◆ EXCERPT PROVIDED
BEGIN

# Specialized Burra Burra Stabilizer Seatpack



## toni31 (Jul 22, 2012)

Anybody owns this seatpack and can give some impressions?

https://www.specialized.com/us/en/accessories/burra-burra-stabilizer-seatpack-20/118430

Does it have any flaws?

Ideally I would buy Mr. Fusion but its not available:

https://porcelainrocket.com/products/mr-fusion-v2


----------



## lentamentalisk (Jul 21, 2015)

I'd go with the Arkel Seatpacker if you can't wait for the Mr. Fusion to come back in stock. 
https://www.arkel-od.com/en/seatpacker-15-bikepacking-seat-bag.html
Really anything to avoid Specialized. The materials look much better, more durable, and the design is better thought through. Not to mention the Arkel slides right off if you want to take it inside with you, and with an adapter, is dropper compatible.

Your other option is to keep an eye out on FB and such for people selling used Mr. Fusions.

END

◆ TASK A
From the listing, output every line from its first line through the line containing "overturned bus [85, 135, 394, 254]" as a numbered list. Skip blank lines and leave the pictures out.
The forum thread and the listing that comes next are unrelated to each other.

◆ ENTRIES SUPPLIED
BEGIN

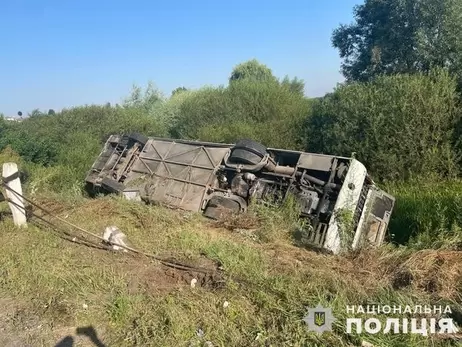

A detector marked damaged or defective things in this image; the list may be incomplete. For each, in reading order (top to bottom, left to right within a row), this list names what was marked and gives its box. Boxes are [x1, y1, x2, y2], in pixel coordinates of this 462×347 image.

overturned bus [85, 135, 394, 254]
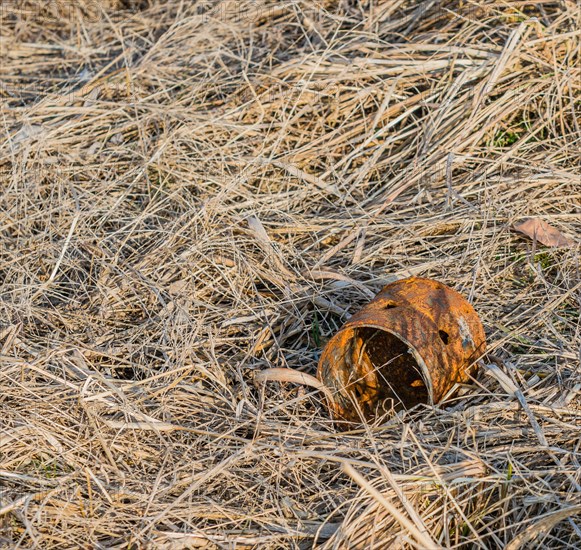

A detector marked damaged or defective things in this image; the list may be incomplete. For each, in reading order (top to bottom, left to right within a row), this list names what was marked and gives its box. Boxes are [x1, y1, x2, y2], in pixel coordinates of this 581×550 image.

corroded metal [318, 278, 484, 424]
rusty metal can [318, 278, 484, 424]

END

◆ TASK B
Translate this sentence from the forum thread about the Burra Burra seatpack into Spanish: "I'd go with the Arkel Seatpacker if you can't wait for the Mr. Fusion to come back in stock."

◆ CORRECT ANSWER A
1. A detector marked damaged or defective things in this image; the list may be incomplete. For each, in reading order (top to bottom, left to right within a row), this list names what was marked and gives its box. Boxes are [x1, y1, x2, y2], in pixel coordinates of this 462×347 image.
2. overturned bus [85, 135, 394, 254]

◆ CORRECT ANSWER B
Yo elegiría la Arkel Seatpacker si no puedes esperar a que la Mr. Fusion vuelva a estar disponible.